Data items
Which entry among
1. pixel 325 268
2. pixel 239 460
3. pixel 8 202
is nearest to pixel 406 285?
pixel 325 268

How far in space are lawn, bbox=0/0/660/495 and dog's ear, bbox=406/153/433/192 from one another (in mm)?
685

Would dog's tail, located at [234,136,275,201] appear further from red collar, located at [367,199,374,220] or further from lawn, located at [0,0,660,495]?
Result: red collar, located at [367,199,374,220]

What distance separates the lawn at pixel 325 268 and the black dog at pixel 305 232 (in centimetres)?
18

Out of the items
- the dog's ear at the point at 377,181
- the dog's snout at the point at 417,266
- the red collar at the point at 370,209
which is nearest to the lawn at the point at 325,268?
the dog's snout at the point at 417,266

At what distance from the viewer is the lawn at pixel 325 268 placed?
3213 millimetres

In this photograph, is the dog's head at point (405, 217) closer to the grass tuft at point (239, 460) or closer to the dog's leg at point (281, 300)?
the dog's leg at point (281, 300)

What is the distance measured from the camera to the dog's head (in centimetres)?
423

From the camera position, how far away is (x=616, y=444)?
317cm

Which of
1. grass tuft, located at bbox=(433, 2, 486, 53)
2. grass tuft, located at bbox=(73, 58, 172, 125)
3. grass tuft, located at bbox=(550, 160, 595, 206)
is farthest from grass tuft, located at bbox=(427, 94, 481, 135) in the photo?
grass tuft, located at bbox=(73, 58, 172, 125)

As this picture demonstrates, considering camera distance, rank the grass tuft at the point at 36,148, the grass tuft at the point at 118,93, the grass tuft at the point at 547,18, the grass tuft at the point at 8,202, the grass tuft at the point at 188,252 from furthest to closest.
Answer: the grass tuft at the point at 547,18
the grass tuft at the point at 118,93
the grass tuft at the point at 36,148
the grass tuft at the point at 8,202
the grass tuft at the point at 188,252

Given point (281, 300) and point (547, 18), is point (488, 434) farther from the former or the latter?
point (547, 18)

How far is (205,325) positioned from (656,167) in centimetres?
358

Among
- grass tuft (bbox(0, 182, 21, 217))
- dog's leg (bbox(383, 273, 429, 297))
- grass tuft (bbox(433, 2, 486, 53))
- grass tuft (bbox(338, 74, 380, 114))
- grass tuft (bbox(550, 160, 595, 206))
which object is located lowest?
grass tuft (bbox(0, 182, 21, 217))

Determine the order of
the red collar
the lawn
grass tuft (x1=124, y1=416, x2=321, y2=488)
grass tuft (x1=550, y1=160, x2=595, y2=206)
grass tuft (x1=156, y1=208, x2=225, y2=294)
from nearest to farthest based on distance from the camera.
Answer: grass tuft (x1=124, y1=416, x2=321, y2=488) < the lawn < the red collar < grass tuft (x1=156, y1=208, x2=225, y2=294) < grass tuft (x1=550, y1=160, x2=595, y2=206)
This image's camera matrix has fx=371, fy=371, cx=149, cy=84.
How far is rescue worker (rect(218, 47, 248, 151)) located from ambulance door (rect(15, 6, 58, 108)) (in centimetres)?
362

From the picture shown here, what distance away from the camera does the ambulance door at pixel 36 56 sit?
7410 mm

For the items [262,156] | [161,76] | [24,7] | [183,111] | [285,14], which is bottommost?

* _What the task requires_
Retype all of the records above exactly, changing nothing.

* _Task result_
Which entry among
1. pixel 325 268
2. pixel 239 460
3. pixel 8 202
is nearest to pixel 406 285?
pixel 325 268

How far in space are lawn, bbox=0/0/660/495 and dog's ear, bbox=406/153/433/192 from one another (in mm)?
685

Would dog's tail, located at [234,136,275,201] appear further from red collar, located at [367,199,374,220] or further from lawn, located at [0,0,660,495]?
Result: red collar, located at [367,199,374,220]

What distance separates the lawn at pixel 325 268 and the black dog at pixel 305 232 (in centimetres)?
18

Out of the items
- the dog's ear at the point at 377,181
- the dog's snout at the point at 417,266
- the red collar at the point at 370,209
which is nearest to the lawn at the point at 325,268?
the dog's snout at the point at 417,266

At what distance from the viewer is the lawn at pixel 325 268 placed?
3213 millimetres

In this photograph, is the dog's head at point (405, 217) closer to the grass tuft at point (239, 460) or closer to the dog's leg at point (281, 300)?
the dog's leg at point (281, 300)

What is the distance measured from the camera to the dog's head (in centimetres)?
423

From the camera position, how far away is (x=616, y=444)?
317cm

Which of
1. grass tuft, located at bbox=(433, 2, 486, 53)
2. grass tuft, located at bbox=(73, 58, 172, 125)
3. grass tuft, located at bbox=(550, 160, 595, 206)
is farthest from grass tuft, located at bbox=(427, 94, 481, 135) in the photo?
grass tuft, located at bbox=(73, 58, 172, 125)

As this picture demonstrates, considering camera distance, rank the grass tuft at the point at 36,148, the grass tuft at the point at 118,93, the grass tuft at the point at 547,18, the grass tuft at the point at 8,202, the grass tuft at the point at 188,252 from furthest to closest.
Answer: the grass tuft at the point at 547,18
the grass tuft at the point at 118,93
the grass tuft at the point at 36,148
the grass tuft at the point at 8,202
the grass tuft at the point at 188,252

Given point (281, 300) and point (547, 18), is point (488, 434) farther from the former or the latter?
point (547, 18)

How far is (205,325) positioned from (656,167) in centimetres?
358

Among
- grass tuft (bbox(0, 182, 21, 217))
- dog's leg (bbox(383, 273, 429, 297))
- grass tuft (bbox(433, 2, 486, 53))
- grass tuft (bbox(338, 74, 380, 114))
- grass tuft (bbox(550, 160, 595, 206))
which object is located lowest?
grass tuft (bbox(0, 182, 21, 217))

Determine the order of
the red collar
the lawn
grass tuft (x1=124, y1=416, x2=321, y2=488)
grass tuft (x1=550, y1=160, x2=595, y2=206)
grass tuft (x1=156, y1=208, x2=225, y2=294)
from nearest to farthest based on distance from the camera.
Answer: grass tuft (x1=124, y1=416, x2=321, y2=488) < the lawn < the red collar < grass tuft (x1=156, y1=208, x2=225, y2=294) < grass tuft (x1=550, y1=160, x2=595, y2=206)
This image's camera matrix has fx=371, fy=371, cx=149, cy=84.
How far is rescue worker (rect(218, 47, 248, 151)) located from ambulance door (rect(15, 6, 58, 108)) (in centimetres)?
362

From the picture shown here, what distance away from the camera does the ambulance door at pixel 36 56 sit?
7410 mm

For the items [262,156] | [161,76] | [24,7] | [183,111] | [285,14], which is bottommost?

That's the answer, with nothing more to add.